1
votes

I am reading tutorial for mapreduce with combiners http://www.tutorialspoint.com/map_reduce/map_reduce_combiners.htm

The reducer receives the following input from combiner

<What,1,1,1> <do,1,1> <you,1,1> <mean,1> <by,1> <Object,1>
<know,1> <about,1> <Java,1,1,1>
<is,1> <Virtual,1> <Machine,1>
<How,1> <enabled,1> <High,1> <Performance,1>

My doubt is what if I skip the combiner and allow mapper to pass the output to the reducer without performing any grouping operation ( without using combiner ) and allow it to pass through shuffle and sort phase .

what input will the reducer receive after mapper phase is over and after going through shuffling and sorting phase ?

Can I check what input is received for reducer ?

1

1 Answers

0
votes

I would say that the output your looking at from that tutorial is perhaps a bit wrong.

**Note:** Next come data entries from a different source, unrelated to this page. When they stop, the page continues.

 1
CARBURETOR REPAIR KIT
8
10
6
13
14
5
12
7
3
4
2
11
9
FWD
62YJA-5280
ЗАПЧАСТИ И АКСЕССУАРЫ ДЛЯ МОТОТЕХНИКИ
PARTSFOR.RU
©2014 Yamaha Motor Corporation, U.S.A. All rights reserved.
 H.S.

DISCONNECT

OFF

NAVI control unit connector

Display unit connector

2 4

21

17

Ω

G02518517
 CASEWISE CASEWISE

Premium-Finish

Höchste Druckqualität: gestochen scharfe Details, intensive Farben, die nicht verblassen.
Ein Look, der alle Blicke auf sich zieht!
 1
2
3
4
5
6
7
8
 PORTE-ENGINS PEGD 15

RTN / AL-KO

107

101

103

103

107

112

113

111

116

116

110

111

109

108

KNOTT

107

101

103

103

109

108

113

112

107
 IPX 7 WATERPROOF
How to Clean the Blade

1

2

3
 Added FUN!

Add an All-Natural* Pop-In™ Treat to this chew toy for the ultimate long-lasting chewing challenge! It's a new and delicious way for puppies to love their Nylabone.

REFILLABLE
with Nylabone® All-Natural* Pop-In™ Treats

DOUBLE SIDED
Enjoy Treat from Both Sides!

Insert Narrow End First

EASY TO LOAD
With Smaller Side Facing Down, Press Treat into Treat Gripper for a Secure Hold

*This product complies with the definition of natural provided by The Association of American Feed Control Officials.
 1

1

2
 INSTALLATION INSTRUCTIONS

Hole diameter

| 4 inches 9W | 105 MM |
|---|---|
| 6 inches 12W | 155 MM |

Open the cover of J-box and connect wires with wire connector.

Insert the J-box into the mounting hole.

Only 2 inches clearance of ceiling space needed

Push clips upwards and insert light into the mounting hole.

Since it's reusing the code from the reducer as the combine stage the output from the combiner would actually look like:

<What,3> <do,2> <you,2> <mean,1> <by,1> <Object,1>
<know,1> <about,1> <Java,3>
<is,1> <Virtual,1> <Machine,1>
<How,1> <enabled,1> <High,1> <Performance,1>

In this example, you can absolutely not use the combine and the final result will be the same. In a scenario where you have multiple mappers and reducers, the combine would just be doing some local aggregation on the output from the mappers, with the reduce doing the final aggregation.

If you run without the combine, you are still going to get key based groupings at the reduce stage. The combine will just be doing some local aggregation for you on the map output.

The input to the reduce will just be the output written by the mapper, but grouped by key.